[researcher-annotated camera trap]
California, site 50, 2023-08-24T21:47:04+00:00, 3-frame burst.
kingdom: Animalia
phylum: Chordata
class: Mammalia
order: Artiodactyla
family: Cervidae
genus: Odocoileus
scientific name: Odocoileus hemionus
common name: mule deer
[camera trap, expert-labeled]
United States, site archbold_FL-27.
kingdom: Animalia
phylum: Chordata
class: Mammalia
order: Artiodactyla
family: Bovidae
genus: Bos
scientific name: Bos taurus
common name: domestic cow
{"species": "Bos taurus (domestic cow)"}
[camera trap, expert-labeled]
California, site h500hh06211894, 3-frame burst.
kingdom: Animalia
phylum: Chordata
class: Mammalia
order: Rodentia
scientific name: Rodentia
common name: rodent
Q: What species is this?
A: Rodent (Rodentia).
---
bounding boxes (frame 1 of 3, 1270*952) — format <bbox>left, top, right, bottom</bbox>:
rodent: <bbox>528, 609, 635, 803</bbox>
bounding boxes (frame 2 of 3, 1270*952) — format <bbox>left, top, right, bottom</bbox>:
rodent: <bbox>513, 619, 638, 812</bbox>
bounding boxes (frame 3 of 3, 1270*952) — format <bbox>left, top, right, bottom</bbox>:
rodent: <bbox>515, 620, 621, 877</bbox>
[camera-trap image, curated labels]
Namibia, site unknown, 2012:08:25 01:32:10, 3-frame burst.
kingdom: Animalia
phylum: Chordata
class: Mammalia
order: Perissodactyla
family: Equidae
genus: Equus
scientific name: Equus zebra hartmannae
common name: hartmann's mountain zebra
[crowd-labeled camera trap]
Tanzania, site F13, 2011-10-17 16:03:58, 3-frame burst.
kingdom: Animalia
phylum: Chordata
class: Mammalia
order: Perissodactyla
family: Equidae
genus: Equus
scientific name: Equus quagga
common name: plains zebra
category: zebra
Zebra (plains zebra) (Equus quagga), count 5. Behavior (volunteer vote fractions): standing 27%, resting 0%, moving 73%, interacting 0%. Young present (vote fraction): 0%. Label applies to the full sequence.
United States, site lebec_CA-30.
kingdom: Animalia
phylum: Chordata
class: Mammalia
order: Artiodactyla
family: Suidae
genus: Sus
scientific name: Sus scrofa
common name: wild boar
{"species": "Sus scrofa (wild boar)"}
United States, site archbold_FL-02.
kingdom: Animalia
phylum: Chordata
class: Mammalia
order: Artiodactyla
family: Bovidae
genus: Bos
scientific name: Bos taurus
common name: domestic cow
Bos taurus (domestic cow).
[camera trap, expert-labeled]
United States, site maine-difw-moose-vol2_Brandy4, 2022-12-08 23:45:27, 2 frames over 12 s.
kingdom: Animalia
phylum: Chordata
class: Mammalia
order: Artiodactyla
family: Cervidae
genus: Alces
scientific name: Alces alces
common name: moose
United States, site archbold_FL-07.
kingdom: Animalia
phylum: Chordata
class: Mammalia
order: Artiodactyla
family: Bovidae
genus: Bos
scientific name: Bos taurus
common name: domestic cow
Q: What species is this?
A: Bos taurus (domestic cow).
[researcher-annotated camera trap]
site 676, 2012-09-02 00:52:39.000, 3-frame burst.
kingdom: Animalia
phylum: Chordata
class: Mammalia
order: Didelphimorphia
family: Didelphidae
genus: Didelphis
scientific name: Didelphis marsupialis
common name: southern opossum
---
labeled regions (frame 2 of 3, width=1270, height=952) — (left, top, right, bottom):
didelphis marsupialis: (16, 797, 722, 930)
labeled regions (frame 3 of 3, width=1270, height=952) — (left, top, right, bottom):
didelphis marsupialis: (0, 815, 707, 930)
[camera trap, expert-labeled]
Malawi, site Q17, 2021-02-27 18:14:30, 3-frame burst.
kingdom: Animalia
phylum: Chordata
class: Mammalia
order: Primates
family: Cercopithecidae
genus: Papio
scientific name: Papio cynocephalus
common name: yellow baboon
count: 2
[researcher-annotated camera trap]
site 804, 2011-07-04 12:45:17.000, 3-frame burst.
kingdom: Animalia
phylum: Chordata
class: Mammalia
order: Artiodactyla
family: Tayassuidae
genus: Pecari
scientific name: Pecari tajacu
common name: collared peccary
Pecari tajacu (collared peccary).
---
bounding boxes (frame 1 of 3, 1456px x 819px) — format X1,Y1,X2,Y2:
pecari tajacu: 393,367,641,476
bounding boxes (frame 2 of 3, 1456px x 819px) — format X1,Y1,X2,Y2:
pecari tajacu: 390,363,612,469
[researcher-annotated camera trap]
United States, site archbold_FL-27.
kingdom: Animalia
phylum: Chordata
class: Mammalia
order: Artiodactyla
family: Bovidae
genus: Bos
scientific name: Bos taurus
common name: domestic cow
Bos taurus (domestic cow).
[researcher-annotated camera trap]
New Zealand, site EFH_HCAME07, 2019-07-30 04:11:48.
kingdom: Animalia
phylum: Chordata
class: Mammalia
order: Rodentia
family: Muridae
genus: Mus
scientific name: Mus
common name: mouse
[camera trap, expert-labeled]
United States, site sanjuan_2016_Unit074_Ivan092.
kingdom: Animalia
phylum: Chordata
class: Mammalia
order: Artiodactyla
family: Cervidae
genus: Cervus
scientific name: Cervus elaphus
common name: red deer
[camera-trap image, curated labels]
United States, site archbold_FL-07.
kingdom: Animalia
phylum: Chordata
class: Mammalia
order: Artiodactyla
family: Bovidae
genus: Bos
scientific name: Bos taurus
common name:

+ + + +

--- Exercise directions ---
For each line in the material above that holds the word "moose", add one to a count; state only the final number.

--- Task solution ---
2